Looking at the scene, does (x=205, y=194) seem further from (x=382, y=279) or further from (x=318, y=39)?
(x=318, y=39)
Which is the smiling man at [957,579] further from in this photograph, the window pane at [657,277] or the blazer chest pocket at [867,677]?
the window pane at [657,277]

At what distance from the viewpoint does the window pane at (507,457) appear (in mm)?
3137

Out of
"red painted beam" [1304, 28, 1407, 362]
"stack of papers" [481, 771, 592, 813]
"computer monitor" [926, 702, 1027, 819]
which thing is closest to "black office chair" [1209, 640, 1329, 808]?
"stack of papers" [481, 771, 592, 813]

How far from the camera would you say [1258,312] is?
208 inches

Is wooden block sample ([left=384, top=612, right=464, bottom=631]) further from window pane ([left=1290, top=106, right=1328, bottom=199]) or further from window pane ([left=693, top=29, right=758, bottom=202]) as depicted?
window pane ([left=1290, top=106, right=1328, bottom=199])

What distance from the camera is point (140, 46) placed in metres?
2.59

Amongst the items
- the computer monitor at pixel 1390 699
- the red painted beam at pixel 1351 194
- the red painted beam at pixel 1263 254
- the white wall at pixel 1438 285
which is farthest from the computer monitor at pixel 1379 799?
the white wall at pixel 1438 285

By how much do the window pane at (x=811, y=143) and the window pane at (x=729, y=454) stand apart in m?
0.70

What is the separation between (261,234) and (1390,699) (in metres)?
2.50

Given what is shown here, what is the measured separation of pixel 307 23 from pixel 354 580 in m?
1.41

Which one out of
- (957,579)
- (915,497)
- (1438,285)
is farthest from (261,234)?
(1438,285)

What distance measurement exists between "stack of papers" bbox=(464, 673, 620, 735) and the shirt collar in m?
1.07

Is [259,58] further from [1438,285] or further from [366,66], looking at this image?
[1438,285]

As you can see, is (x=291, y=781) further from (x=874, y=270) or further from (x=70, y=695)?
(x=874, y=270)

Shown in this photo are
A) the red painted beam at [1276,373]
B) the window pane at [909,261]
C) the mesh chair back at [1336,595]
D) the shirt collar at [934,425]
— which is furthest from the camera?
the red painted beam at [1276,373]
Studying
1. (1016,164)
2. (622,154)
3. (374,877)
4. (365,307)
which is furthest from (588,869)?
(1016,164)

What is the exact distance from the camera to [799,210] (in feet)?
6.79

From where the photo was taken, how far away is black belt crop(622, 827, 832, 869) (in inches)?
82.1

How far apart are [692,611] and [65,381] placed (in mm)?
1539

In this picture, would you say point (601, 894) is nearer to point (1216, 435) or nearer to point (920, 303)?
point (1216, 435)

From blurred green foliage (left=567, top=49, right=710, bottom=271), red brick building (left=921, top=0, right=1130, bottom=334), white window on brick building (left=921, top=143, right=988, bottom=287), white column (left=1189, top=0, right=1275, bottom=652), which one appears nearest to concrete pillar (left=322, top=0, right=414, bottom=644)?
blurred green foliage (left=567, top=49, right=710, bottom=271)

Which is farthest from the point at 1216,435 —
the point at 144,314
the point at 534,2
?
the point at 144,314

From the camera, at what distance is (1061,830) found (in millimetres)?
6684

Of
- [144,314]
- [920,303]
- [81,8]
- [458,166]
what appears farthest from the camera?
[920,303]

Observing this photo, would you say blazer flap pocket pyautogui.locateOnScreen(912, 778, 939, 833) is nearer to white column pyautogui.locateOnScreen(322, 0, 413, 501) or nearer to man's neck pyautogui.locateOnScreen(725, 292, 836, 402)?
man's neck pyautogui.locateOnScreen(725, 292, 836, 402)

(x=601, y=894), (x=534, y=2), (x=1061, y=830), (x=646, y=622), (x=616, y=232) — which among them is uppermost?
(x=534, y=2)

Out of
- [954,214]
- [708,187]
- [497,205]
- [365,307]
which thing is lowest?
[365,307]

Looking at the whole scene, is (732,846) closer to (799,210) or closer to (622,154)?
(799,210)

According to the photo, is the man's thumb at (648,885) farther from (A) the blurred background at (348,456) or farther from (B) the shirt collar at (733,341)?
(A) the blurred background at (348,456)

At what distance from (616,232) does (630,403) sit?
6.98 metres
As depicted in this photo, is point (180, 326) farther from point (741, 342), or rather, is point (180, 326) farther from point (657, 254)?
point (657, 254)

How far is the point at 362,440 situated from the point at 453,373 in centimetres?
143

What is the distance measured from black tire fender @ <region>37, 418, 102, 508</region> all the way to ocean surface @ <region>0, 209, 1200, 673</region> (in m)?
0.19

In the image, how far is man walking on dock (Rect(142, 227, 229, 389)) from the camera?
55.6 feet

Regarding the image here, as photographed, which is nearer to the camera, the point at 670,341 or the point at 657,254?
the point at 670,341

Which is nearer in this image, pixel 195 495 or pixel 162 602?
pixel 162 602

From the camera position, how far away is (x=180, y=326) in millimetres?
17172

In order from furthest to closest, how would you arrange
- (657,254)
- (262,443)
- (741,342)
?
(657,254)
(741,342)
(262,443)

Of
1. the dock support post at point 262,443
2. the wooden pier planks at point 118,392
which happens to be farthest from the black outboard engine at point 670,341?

☆ ☆ ☆ ☆ ☆

■ IHRE AUFGABE:
Geben Sie sämtliche Einträge oben Zeile für Zeile und ohne jede Änderung wieder.

■ VOLLSTÄNDIGE ANTWORT:
Looking at the scene, does (x=205, y=194) seem further from (x=382, y=279) or further from (x=318, y=39)?
(x=318, y=39)
Which is the smiling man at [957,579] further from in this photograph, the window pane at [657,277] or the blazer chest pocket at [867,677]?
the window pane at [657,277]

At what distance from the viewpoint does the window pane at (507,457) appear (in mm)?
3137

Out of
"red painted beam" [1304, 28, 1407, 362]
"stack of papers" [481, 771, 592, 813]
"computer monitor" [926, 702, 1027, 819]
which thing is closest to "black office chair" [1209, 640, 1329, 808]?
"stack of papers" [481, 771, 592, 813]

How far from the camera would you say [1258,312] is?
208 inches

Is wooden block sample ([left=384, top=612, right=464, bottom=631]) further from window pane ([left=1290, top=106, right=1328, bottom=199]) or further from window pane ([left=693, top=29, right=758, bottom=202]) as depicted?
window pane ([left=1290, top=106, right=1328, bottom=199])

What distance from the camera is point (140, 46) placed in metres?
2.59

Amongst the items
- the computer monitor at pixel 1390 699
- the red painted beam at pixel 1351 194
- the red painted beam at pixel 1263 254
- the white wall at pixel 1438 285
which is farthest from the computer monitor at pixel 1379 799?
the white wall at pixel 1438 285

By how much do the window pane at (x=811, y=143) and the window pane at (x=729, y=454) stand apart in m?
0.70

What is the separation between (261,234) and (1390,699) (in metres)?
2.50

Given what is shown here, what is the measured separation of pixel 307 23 from pixel 354 580 in m?
1.41

Which one out of
- (957,579)
- (915,497)
- (1438,285)
is farthest from (261,234)?
(1438,285)

What distance measurement exists between "stack of papers" bbox=(464, 673, 620, 735) and the shirt collar in m?
1.07

Is [259,58] further from [1438,285] or further from [366,66], looking at this image?
[1438,285]

As you can see, is (x=291, y=781) further from (x=874, y=270) or further from (x=70, y=695)?
(x=874, y=270)

Shown in this photo are
A) the red painted beam at [1276,373]
B) the window pane at [909,261]
C) the mesh chair back at [1336,595]
D) the shirt collar at [934,425]
— which is furthest from the camera?
the red painted beam at [1276,373]
Studying
1. (1016,164)
2. (622,154)
3. (374,877)
4. (365,307)
which is furthest from (588,869)?
(1016,164)

What is the exact distance from the camera to [799,210] (in feet)?
6.79

From where the photo was taken, how far away is black belt crop(622, 827, 832, 869) (in inches)?
82.1

How far apart are [692,611] and [65,381] placed (in mm)?
1539

In this picture, would you say point (601, 894) is nearer to point (1216, 435) or nearer to point (920, 303)?
point (1216, 435)

From blurred green foliage (left=567, top=49, right=710, bottom=271), red brick building (left=921, top=0, right=1130, bottom=334), white window on brick building (left=921, top=143, right=988, bottom=287), white column (left=1189, top=0, right=1275, bottom=652), which one appears nearest to concrete pillar (left=322, top=0, right=414, bottom=644)?
blurred green foliage (left=567, top=49, right=710, bottom=271)

Which is farthest from the point at 1216,435 —
the point at 144,314
the point at 534,2
?
the point at 144,314

From the camera, at what distance is (1061,830) found (in millimetres)?
6684

Of
- [144,314]
- [920,303]
- [81,8]
- [458,166]
what appears farthest from the camera?
[920,303]

Observing this photo, would you say blazer flap pocket pyautogui.locateOnScreen(912, 778, 939, 833) is nearer to white column pyautogui.locateOnScreen(322, 0, 413, 501) or nearer to man's neck pyautogui.locateOnScreen(725, 292, 836, 402)?
man's neck pyautogui.locateOnScreen(725, 292, 836, 402)

(x=601, y=894), (x=534, y=2), (x=1061, y=830), (x=646, y=622), (x=616, y=232) — which among them is uppermost?
(x=534, y=2)

Out of
- [954,214]
- [708,187]
- [497,205]
- [365,307]
which thing is lowest?
[365,307]

Looking at the whole scene, is (732,846) closer to (799,210) or closer to (622,154)?
(799,210)

According to the photo, is the man's thumb at (648,885) farther from (A) the blurred background at (348,456) or farther from (B) the shirt collar at (733,341)?
(A) the blurred background at (348,456)

At what distance from (616,232) does (630,403) sit?
6.98 metres
As depicted in this photo, is point (180, 326) farther from point (741, 342), or rather, is point (180, 326) farther from point (657, 254)?
point (657, 254)

How far is the point at 362,440 situated from the point at 453,373 in centimetres?
143

What is the distance measured from black tire fender @ <region>37, 418, 102, 508</region> all the way to ocean surface @ <region>0, 209, 1200, 673</region> (in m)?
0.19

In the image, how far is man walking on dock (Rect(142, 227, 229, 389)) from the camera?
55.6 feet

Regarding the image here, as photographed, which is nearer to the camera, the point at 670,341 or the point at 657,254?
the point at 670,341

Which is nearer in this image, pixel 195 495 or pixel 162 602?
pixel 162 602

From the camera position, how far away is (x=180, y=326) in millimetres?
17172

In order from furthest to closest, how would you arrange
- (657,254)
- (262,443)
- (741,342)
?
(657,254)
(741,342)
(262,443)

Of
1. the dock support post at point 262,443
2. the wooden pier planks at point 118,392
which happens to be farthest from the black outboard engine at point 670,341?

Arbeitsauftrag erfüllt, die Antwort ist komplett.